Paylaş
Geçen hafta Birleşmiş Milletler’de (BM) 193 ülkeyi kapsayan toplantıda eşbaşkanlık yapan Babacan, bu kez Türkiye’nin ilk kez 1986’da oturduğu OECD Bakanlar Konseyi Başkanlığı koltuğuna yeniden oturmanın gururunu yaşıyor.

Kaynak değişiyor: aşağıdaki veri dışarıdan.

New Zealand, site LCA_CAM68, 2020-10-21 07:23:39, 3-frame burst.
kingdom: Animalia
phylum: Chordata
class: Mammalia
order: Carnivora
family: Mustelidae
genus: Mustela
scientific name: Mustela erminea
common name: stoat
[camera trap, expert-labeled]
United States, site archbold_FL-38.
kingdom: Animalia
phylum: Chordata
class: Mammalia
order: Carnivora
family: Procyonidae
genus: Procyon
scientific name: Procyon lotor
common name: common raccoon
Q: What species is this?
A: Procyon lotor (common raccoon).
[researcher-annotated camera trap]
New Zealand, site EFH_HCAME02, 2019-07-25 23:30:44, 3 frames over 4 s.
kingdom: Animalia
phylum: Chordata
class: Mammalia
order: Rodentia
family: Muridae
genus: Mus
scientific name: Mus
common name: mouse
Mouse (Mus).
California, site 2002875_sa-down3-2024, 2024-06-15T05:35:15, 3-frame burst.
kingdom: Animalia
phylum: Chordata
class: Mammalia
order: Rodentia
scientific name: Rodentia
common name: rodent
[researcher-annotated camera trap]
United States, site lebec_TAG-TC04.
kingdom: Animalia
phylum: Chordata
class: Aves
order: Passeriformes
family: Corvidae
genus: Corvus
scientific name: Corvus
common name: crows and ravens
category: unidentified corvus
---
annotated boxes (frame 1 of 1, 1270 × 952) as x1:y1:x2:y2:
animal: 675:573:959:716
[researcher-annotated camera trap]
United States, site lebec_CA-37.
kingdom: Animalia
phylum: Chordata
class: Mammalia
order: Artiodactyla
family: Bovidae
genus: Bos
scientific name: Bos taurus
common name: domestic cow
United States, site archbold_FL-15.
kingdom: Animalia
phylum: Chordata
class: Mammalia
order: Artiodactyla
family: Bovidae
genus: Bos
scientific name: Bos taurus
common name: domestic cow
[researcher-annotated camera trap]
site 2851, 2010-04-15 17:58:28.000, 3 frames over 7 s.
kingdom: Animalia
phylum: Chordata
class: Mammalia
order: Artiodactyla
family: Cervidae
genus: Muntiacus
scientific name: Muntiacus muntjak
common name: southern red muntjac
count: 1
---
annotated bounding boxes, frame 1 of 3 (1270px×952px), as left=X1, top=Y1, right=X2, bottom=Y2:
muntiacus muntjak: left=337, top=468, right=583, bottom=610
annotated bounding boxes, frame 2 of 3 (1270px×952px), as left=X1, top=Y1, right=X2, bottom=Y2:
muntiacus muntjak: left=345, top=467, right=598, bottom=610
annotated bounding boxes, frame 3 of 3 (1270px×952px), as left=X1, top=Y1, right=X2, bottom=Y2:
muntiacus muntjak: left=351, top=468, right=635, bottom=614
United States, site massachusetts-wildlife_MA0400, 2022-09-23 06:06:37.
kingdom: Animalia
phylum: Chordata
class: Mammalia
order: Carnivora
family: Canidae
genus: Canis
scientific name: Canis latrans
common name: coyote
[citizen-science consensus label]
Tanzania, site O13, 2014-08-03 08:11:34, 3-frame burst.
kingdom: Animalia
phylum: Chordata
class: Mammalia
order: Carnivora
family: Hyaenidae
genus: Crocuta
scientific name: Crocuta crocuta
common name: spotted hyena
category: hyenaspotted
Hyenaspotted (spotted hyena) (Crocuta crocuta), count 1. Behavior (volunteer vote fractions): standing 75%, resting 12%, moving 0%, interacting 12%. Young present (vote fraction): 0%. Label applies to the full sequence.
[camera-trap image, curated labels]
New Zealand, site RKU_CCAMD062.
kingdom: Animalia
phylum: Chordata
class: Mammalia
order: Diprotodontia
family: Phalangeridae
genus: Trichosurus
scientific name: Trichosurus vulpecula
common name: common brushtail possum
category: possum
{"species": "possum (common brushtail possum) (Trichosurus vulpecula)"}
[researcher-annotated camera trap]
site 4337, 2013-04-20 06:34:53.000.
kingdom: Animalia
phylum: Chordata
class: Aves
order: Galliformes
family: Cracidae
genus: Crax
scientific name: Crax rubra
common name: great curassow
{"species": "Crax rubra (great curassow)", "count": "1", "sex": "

Babacan, Hazine Müsteşarı Halil İbrahim Çanakçı’dan teyidini alıp, OECD Bakanlar Konseyi Başkanlığı’na adaylık gününe döndü:
- 13 Ekim 2011’de başkanlık için aday olduk. OECD’deki daimi temsilcilere adaylığımızla ilgili bir sunum yaptı. Sunumda küresel ekonomiye bakışımızı ve Türkiye ekonomisinin kriz ortamındaki başarısını ortaya koyduk. Konuşmam bittiğinde salonda alkış koptu. 2 hafta sonra da başkanlığa seçildiğimiz haberi geldi. Biz aday olunca, başka aday da çıkmamıştı.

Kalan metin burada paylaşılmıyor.